*TASK INSTRUCTIONS:* Scan each line of the entries below for the word "this" and count the ones where it appears. The answer is that number alone.

*DATA FOR THE TASK:*
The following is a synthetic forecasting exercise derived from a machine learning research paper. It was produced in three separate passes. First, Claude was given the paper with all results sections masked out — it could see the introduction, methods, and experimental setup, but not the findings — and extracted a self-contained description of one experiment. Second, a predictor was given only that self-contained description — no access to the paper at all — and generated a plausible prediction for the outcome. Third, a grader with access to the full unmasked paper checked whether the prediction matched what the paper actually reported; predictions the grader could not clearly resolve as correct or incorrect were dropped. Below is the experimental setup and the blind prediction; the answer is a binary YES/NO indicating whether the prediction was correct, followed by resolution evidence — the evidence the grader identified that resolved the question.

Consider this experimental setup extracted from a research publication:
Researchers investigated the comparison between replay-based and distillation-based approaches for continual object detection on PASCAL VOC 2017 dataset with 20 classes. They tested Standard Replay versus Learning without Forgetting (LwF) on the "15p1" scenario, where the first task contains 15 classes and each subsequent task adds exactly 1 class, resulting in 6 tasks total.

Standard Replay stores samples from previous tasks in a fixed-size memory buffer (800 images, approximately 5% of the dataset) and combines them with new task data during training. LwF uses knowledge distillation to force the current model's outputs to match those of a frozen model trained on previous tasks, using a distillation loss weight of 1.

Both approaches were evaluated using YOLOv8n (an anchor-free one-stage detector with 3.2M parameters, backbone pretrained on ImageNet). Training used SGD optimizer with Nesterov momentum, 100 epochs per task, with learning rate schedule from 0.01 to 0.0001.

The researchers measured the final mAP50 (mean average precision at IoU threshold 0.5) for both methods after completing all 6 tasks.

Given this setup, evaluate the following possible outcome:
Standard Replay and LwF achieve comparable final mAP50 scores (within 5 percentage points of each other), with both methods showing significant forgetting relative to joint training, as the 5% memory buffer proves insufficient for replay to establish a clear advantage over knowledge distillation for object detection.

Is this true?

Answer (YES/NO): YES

*SOLUTION BELOW:* 3